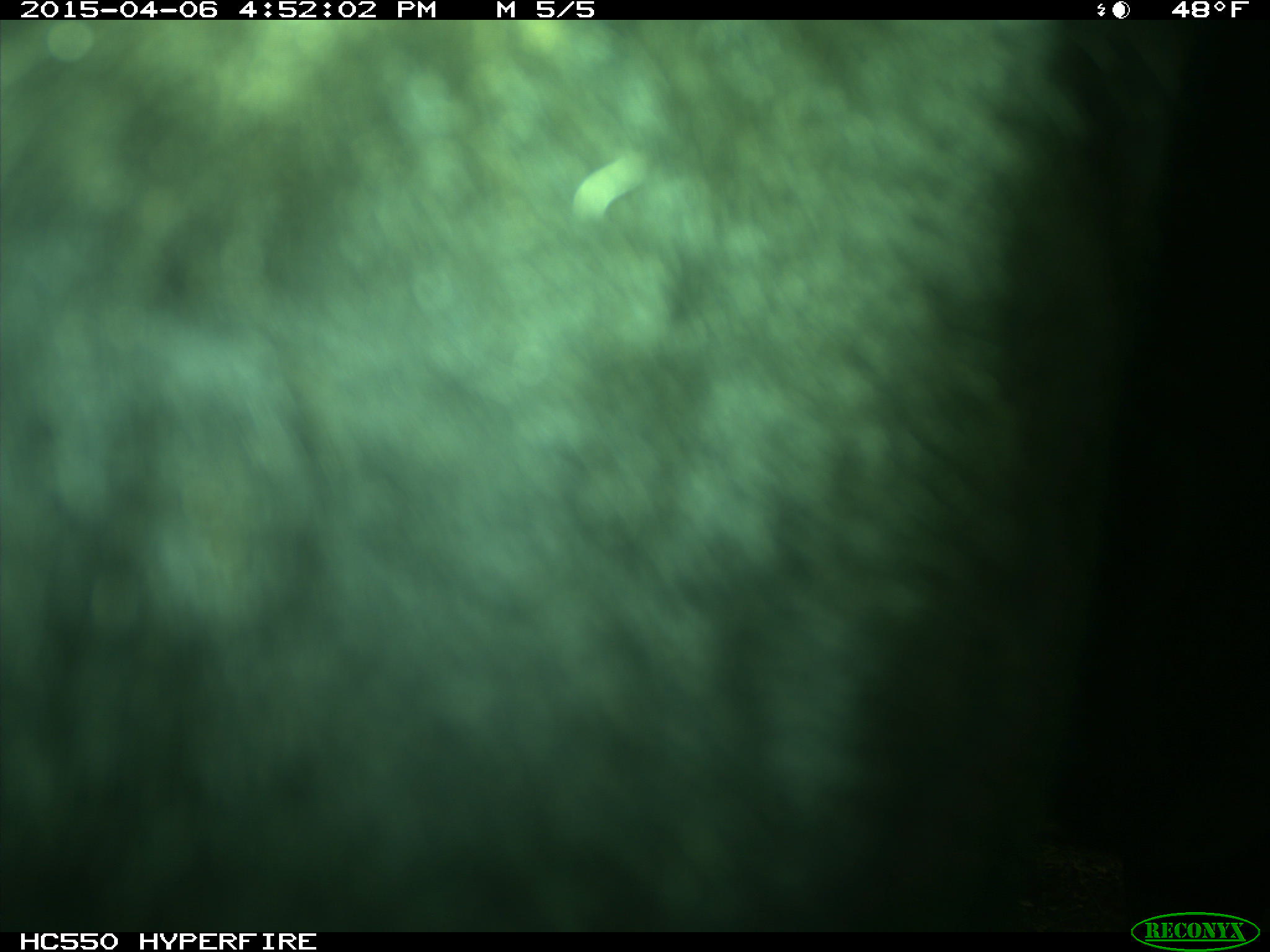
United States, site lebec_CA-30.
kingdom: Animalia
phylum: Chordata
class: Mammalia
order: Artiodactyla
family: Bovidae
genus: Bos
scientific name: Bos taurus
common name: domestic cow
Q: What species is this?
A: Bos taurus (domestic cow).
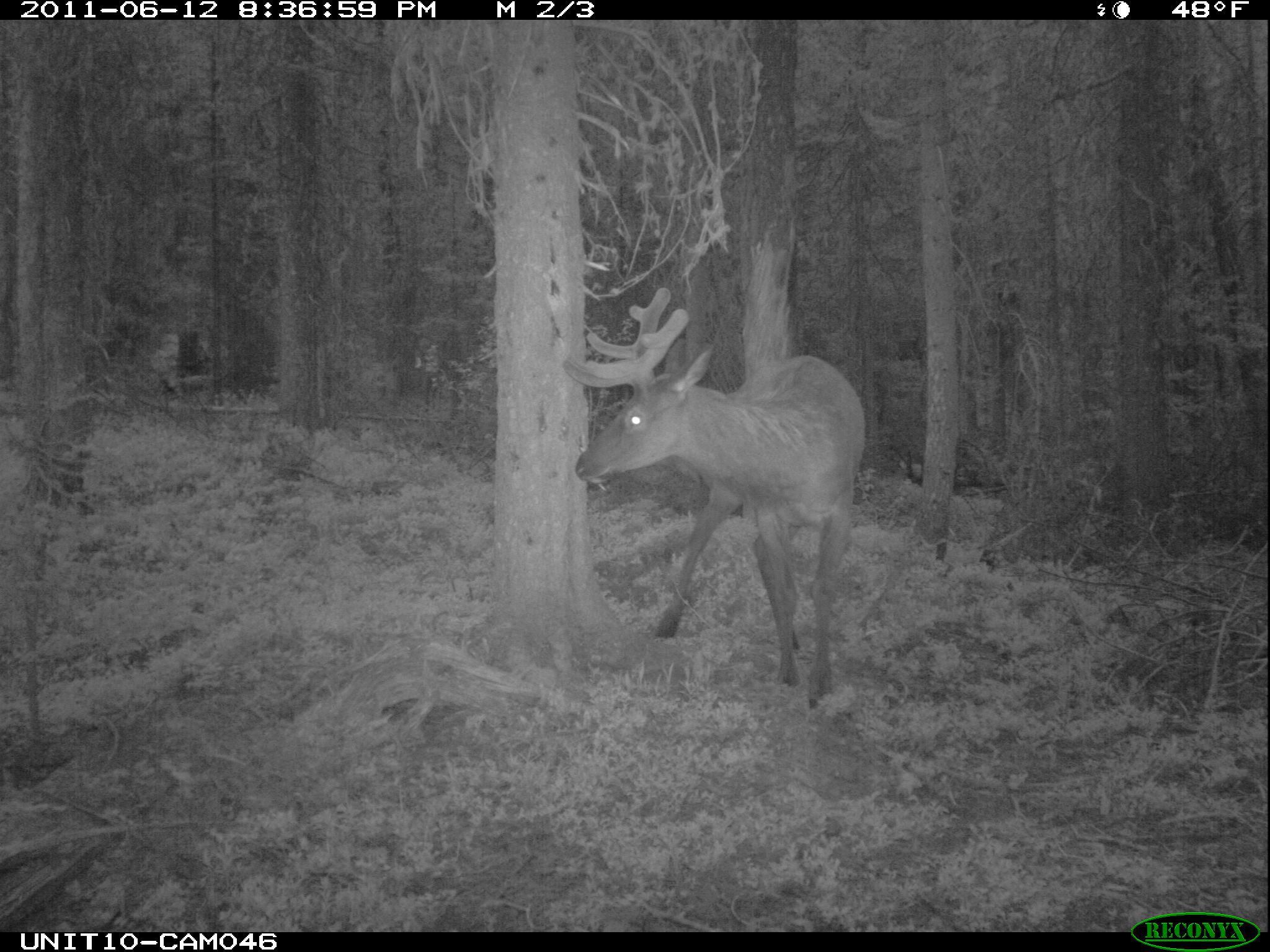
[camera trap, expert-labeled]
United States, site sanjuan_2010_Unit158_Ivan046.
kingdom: Animalia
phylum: Chordata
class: Mammalia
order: Artiodactyla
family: Cervidae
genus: Cervus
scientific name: Cervus elaphus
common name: red deer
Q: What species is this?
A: Cervus elaphus (red deer).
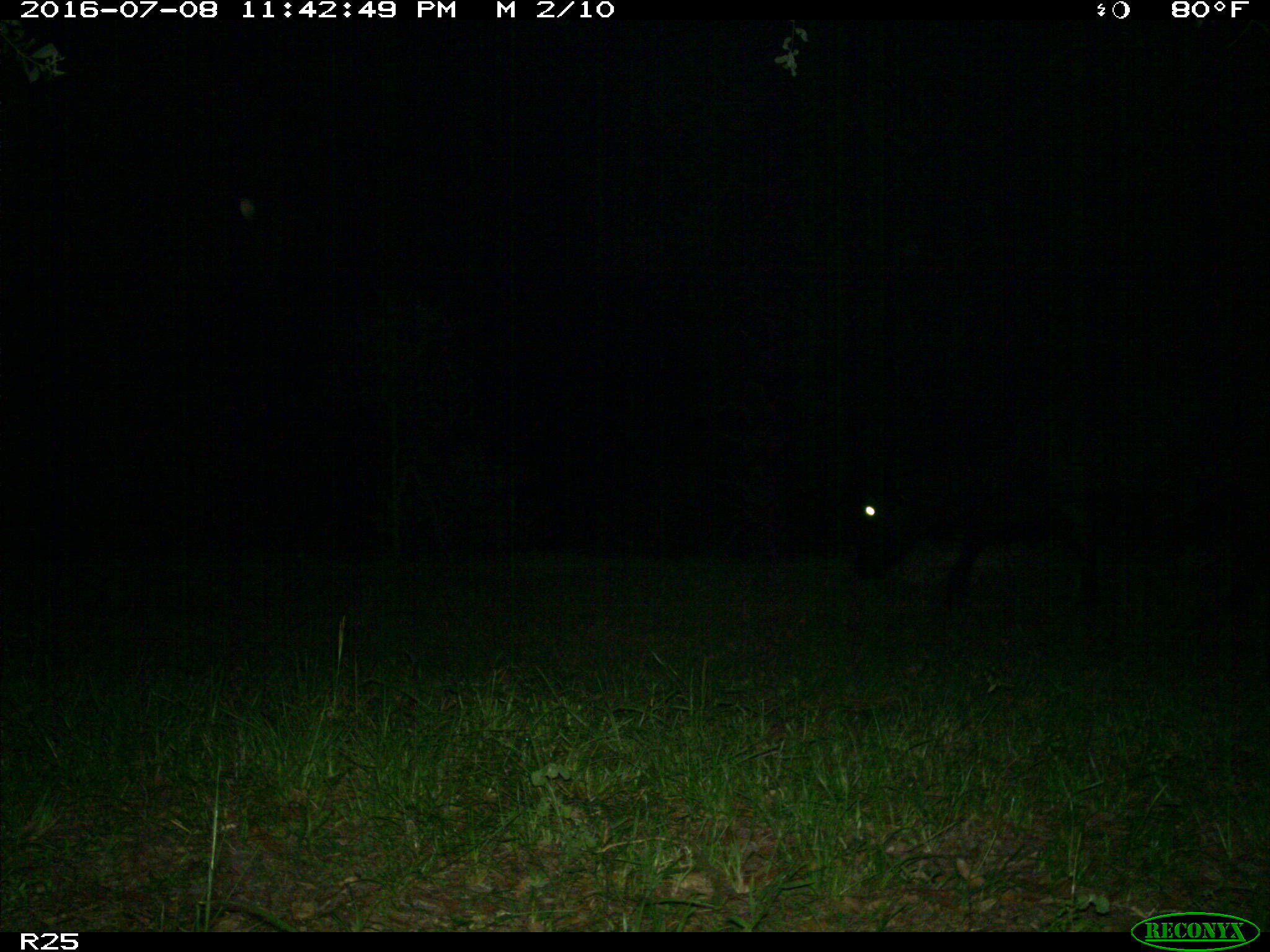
#####
** Exercise prompt **
The finished copy should match the data above word for word and contain no pictures.

** Completed task **
United States, site lebec_CA-30.
kingdom: Animalia
phylum: Chordata
class: Mammalia
order: Artiodactyla
family: Bovidae
genus: Bos
scientific name: Bos taurus
common name: domestic cow
Q: What species is this?
A: Bos taurus (domestic cow).
[camera trap, expert-labeled]
United States, site sanjuan_2010_Unit158_Ivan046.
kingdom: Animalia
phylum: Chordata
class: Mammalia
order: Artiodactyla
family: Cervidae
genus: Cervus
scientific name: Cervus elaphus
common name: red deer
Q: What species is this?
A: Cervus elaphus (red deer).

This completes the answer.